Train on 800000 samples, validate on 200000 samples
Epoch 1/10
800000/800000 [==============================] - 7833s - loss: 0.2647 - acc: 0.8887 - val_loss: 0.2354 - val_acc: 0.9036
Epoch 2/10
800000/800000 [==============================] - 7847s - loss: 0.2332 - acc: 0.9055 - val_loss: 0.2303 - val_acc: 0.9066
Epoch 3/10
800000/800000 [==============================] - 7825s - loss: 0.2282 - acc: 0.9084 - val_loss: 0.2312 - val_acc: 0.9073
Epoch 4/10
800000/800000 [==============================] - 7822s - loss: 0.2253 - acc: 0.9102 - val_loss: 0.2282 - val_acc: 0.9088
Epoch 5/10
800000/800000 [==============================] - 7829s - loss: 0.2228 - acc: 0.9118 - val_loss: 0.2287 - val_acc: 0.9088
Epoch 6/10
800000/800000 [==============================] - 7835s - loss: 0.2212 - acc: 0.9130 - val_loss: 0.2295 - val_acc: 0.9091
Epoch 7/10
800000/800000 [==============================] - 7830s - loss: 0.2196 - acc: 0.9140 - val_loss: 0.2304 - val_acc: 0.9098
Epoch 8/10
800000/800000 [==============================] - 7834s - loss: 0.2188 - acc: 0.9148 - val_loss: 0.2312 - val_acc: 0.9091
Epoch 9/10
800000/800000 [==============================] - 7846s - loss: 0.2182 - acc: 0.9157 - val_loss: 0.2315 - val_acc: 0.9096
Epoch 10/10
800000/800000 [==============================] - 7834s - loss: 0.2175 - acc: 0.9161 - val_loss: 0.2326 - val_acc: 0.9096





<keras.callbacks.History at 0x7ff1e3f84b10>

lstm_model.save_weights('lstm.h5')

This model gets slightly better accuracy (0.91). However the training time for each epoch is big (~7834s).
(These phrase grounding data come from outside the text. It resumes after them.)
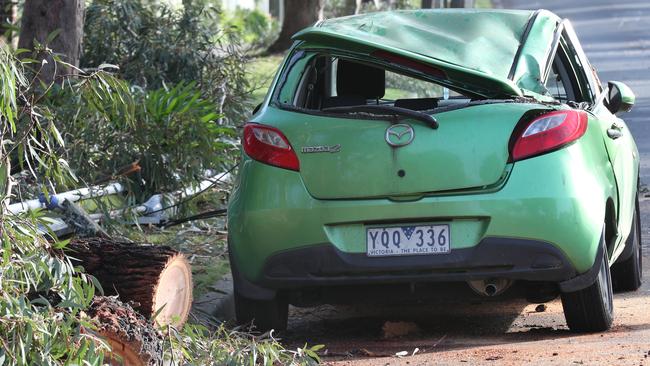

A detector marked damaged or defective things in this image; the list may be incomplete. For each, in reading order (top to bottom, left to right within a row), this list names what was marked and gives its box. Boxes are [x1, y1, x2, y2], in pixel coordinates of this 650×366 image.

crushed car roof [294, 8, 560, 98]
crashed green hatchback [225, 8, 640, 334]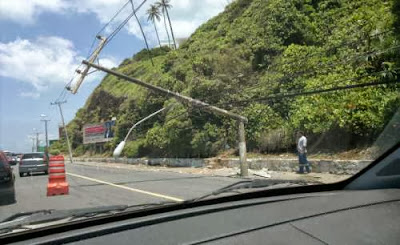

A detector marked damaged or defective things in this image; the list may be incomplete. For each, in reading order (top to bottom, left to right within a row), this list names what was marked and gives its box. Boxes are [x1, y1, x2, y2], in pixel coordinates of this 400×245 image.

broken utility pole [50, 100, 73, 164]
broken utility pole [82, 60, 248, 177]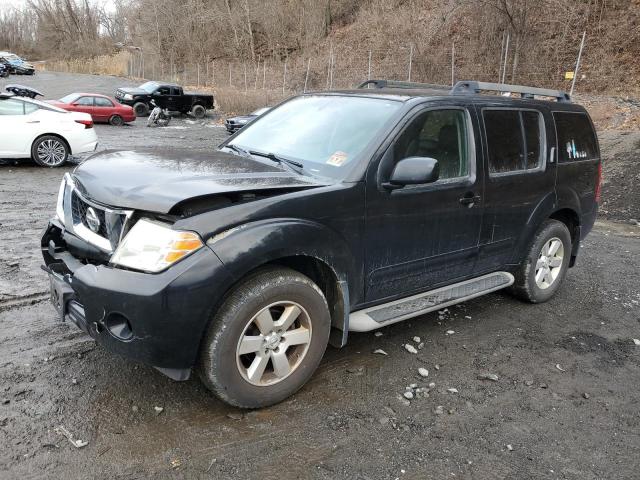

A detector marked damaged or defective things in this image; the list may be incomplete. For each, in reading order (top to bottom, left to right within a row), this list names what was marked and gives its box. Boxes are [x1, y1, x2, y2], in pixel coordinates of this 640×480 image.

dented hood [72, 148, 328, 212]
damaged front bumper [41, 219, 230, 380]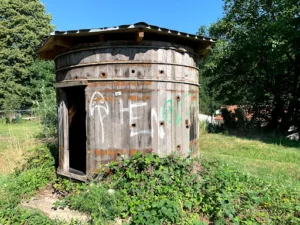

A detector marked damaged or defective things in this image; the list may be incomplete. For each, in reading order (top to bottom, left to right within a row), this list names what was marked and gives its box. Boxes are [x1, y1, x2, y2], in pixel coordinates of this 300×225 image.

rusty metal wall [56, 40, 199, 178]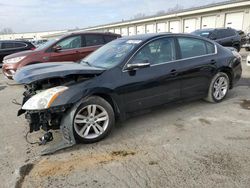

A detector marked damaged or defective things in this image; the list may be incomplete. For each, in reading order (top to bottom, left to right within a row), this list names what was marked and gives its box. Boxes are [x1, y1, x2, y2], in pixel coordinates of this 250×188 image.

cracked headlight [21, 86, 68, 110]
front bumper damage [19, 105, 76, 155]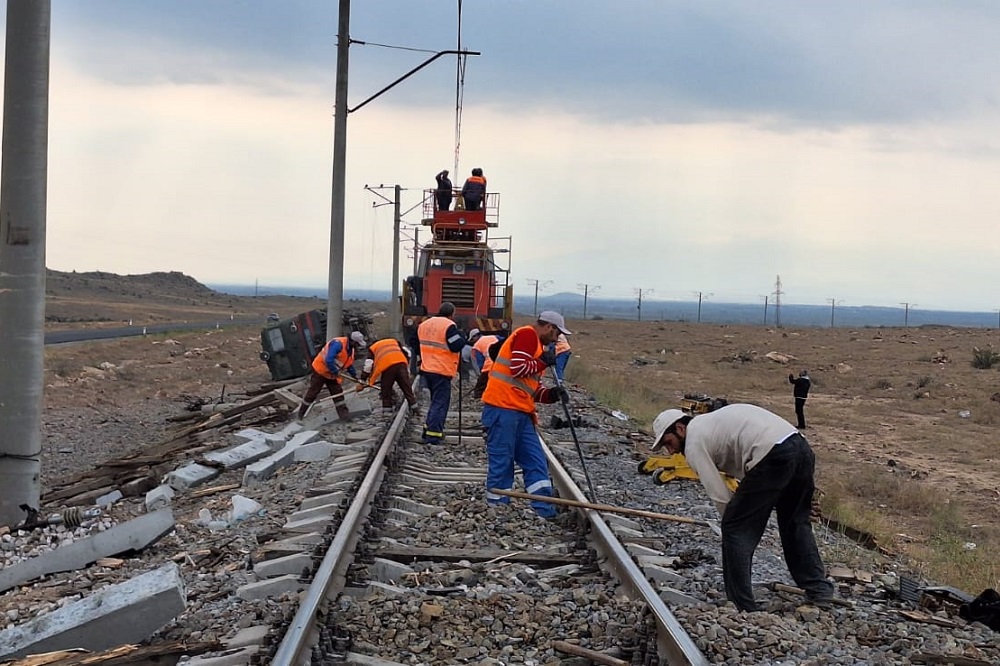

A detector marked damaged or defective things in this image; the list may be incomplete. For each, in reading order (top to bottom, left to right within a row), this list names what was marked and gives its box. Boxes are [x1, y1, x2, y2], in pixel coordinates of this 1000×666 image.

broken concrete slab [0, 508, 176, 592]
broken concrete slab [0, 560, 187, 660]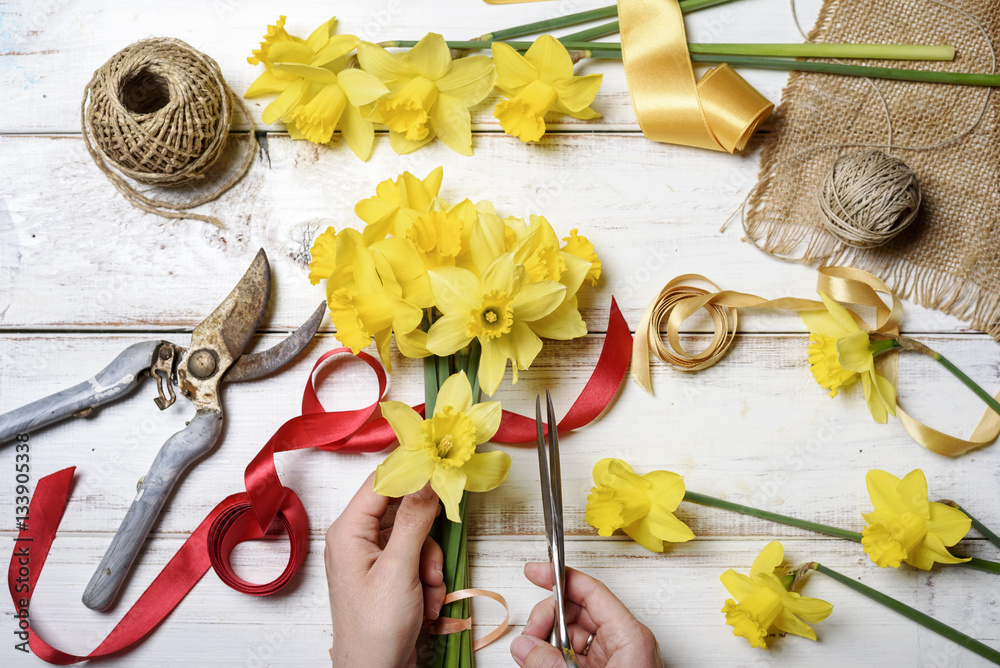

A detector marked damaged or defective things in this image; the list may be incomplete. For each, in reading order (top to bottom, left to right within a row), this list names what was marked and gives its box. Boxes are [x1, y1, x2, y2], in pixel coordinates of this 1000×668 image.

rusty garden shears [0, 249, 322, 612]
rusty garden shears [536, 392, 584, 668]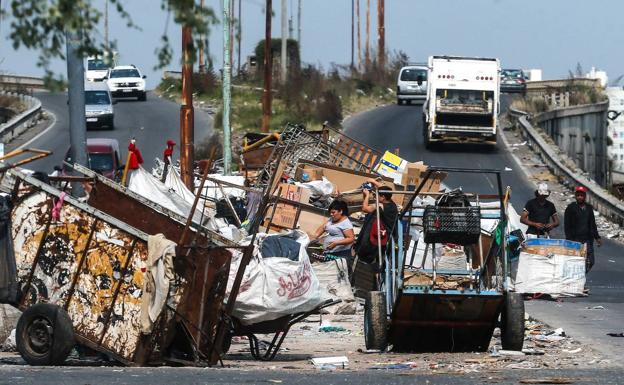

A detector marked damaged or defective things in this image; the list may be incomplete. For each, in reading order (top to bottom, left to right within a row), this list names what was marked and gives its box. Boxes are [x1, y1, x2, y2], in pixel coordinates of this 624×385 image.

rusty cart [0, 149, 254, 364]
rusty cart [364, 166, 524, 352]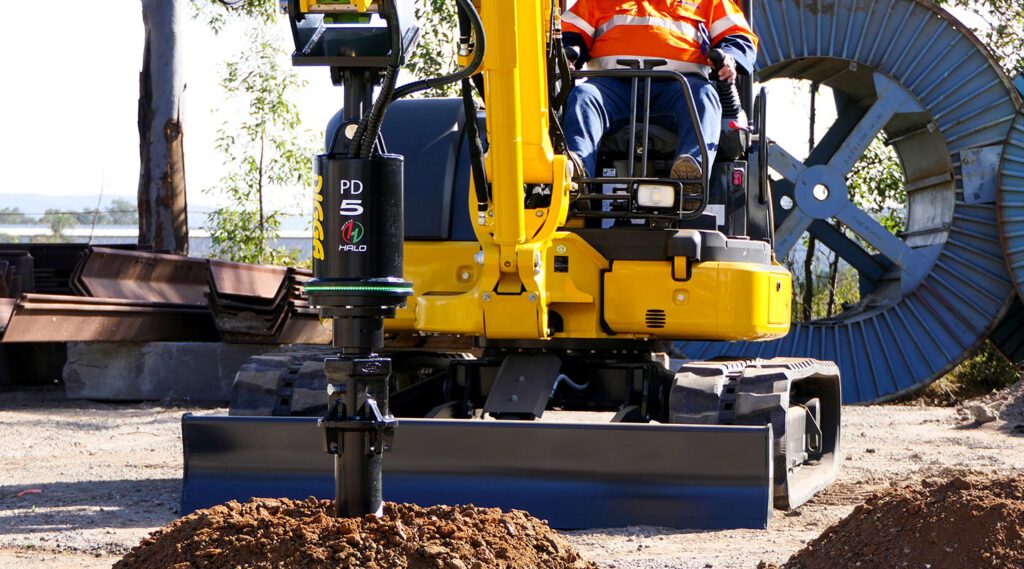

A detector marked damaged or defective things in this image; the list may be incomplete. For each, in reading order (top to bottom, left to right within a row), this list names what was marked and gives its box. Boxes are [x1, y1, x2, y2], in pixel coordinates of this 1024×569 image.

rusty steel sheet [74, 246, 210, 304]
rusty steel sheet [1, 292, 218, 342]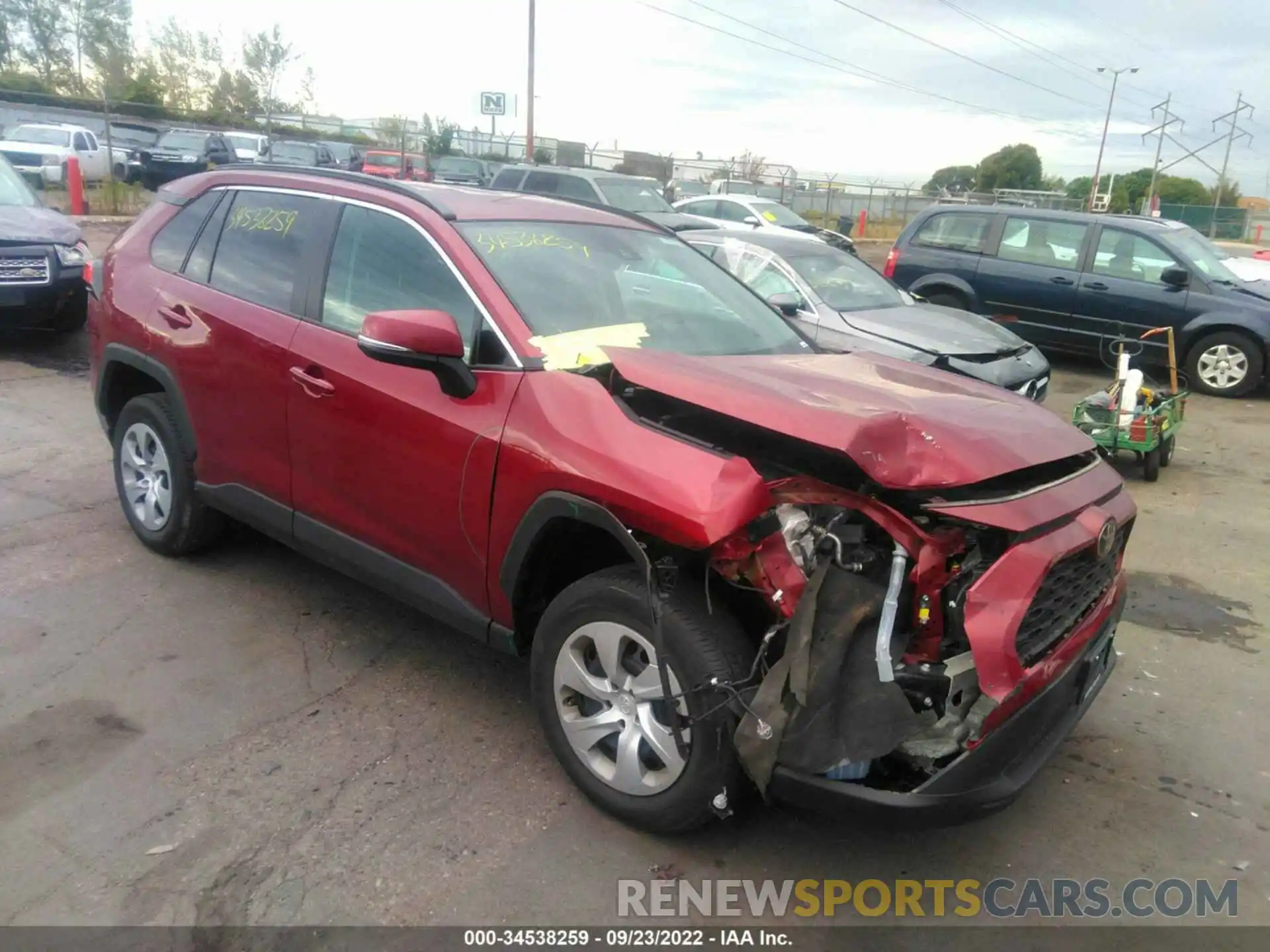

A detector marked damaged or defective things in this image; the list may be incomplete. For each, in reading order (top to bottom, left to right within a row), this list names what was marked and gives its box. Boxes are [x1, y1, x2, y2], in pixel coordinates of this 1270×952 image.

damaged red suv [94, 169, 1138, 836]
Since I already trained the LSTM model and it seems to get a good accuracy, I use this model to make a submission for the test:

y_preds = lstm_model.predict(XS_test)

submission_file_name = 'subm/problem_2_submission.csv'
np.savetxt(submission_file_name, y_preds, fmt='%.5f')

from IPython.display import FileLink
FileLink(submission_file_name)

subm/problem_2_submission.csv

Since the advantage of the LSTM model compared to the simpler but much faster model like NN with a single hidden layer, I think in this case we can choose the simpler one in practical.